3.3 Simulations of MJO Propagation across the Maritime Continent: Impacts of SST Feedback

Monday, 8 January 2018: 3:45 PM
Salon K (Hilton) (Austin, Texas)
Jieshun Zhu, NOAA/NCEP, College Park, MD; and W. Wang and A. Kumar

The observed Madden–Julian oscillation (MJO) tends to propagate eastward across the Maritime Continent from the eastern equatorial Indian Ocean to the western Pacific. However, numerical simulations present different levels of fidelity in representing the propagation, especially for the tropical convection associated with the MJO. This study conducts a series of coupled simulations using the NCEP CFSv2 to explore the impacts of SST feedback and convection parameterization on the propagation characteristics of the MJO.

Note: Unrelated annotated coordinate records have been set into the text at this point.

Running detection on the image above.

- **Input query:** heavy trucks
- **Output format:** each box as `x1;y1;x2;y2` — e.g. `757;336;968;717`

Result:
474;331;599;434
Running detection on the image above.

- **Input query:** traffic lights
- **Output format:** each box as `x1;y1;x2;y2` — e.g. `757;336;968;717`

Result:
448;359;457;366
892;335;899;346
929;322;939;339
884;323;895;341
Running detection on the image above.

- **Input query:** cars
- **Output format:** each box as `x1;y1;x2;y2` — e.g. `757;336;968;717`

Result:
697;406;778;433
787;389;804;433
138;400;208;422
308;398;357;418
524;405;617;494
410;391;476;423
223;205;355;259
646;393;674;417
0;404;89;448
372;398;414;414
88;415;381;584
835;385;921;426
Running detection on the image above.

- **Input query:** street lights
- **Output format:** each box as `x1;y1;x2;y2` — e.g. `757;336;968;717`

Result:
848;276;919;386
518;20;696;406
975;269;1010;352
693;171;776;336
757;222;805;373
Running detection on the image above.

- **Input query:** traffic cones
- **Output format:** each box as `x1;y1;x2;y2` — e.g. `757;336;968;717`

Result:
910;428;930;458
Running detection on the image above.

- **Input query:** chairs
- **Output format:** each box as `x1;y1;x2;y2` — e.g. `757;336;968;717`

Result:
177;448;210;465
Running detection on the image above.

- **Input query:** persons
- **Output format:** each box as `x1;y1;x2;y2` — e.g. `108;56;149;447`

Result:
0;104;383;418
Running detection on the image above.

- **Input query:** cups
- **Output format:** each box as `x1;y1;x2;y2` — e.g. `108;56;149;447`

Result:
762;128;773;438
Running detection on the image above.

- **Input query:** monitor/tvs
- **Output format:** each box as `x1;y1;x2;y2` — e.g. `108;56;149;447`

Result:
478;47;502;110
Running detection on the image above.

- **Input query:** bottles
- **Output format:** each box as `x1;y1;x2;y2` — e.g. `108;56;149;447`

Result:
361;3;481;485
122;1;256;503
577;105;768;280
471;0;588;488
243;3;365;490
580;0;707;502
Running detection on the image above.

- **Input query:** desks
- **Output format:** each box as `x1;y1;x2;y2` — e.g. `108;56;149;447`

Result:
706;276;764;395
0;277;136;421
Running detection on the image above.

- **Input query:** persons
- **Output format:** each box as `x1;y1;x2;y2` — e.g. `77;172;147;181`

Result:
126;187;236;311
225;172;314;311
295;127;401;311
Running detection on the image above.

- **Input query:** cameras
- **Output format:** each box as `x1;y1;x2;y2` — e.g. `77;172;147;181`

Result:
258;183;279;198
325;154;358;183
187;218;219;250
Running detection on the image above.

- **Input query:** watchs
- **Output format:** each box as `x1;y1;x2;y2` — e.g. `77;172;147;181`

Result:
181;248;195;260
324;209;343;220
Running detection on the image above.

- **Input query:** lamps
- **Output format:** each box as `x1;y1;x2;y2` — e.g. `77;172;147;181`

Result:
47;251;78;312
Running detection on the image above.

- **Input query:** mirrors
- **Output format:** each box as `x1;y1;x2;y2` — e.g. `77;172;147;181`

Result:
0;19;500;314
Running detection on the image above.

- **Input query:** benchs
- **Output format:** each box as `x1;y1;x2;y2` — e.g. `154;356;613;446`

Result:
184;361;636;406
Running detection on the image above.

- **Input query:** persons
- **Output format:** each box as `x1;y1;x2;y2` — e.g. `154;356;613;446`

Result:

Two simulations differing in the model horizontal resolutions are conducted. The MJO propagation in these two simulations is found generally insensitive to the resolution change. Further, based on the CFSv2 with a lower resolution, two additional experiments are performed with model SSTs nudged to climatologies with different time scales representing different air–sea coupling strength. It is demonstrated that weakening the air–sea coupling strength significantly degrades the MJO propagation simulation, suggesting the critical role of SST feedback in maintaining MJO propagation. Lastly, the sensitivity to convection parameterization is explored by comparing two simulations with different convection parameterization schemes. Analyses of these simulations indicate that including air–sea coupling alone in a dynamical model does not result in realistic maintenance of the MJO eastward propagation without the development of favorable SST conditions in the western Pacific. In both observations and one simulation with realistic MJO propagation, the preconditioning of SSTs is strongly affected by surface latent heat fluxes that are modulated by surface wind anomalies in both zonal and meridional directions. The diagnostics highlight the critical contribution from meridional winds in wind speed variations, which has been neglected in most MJO studies.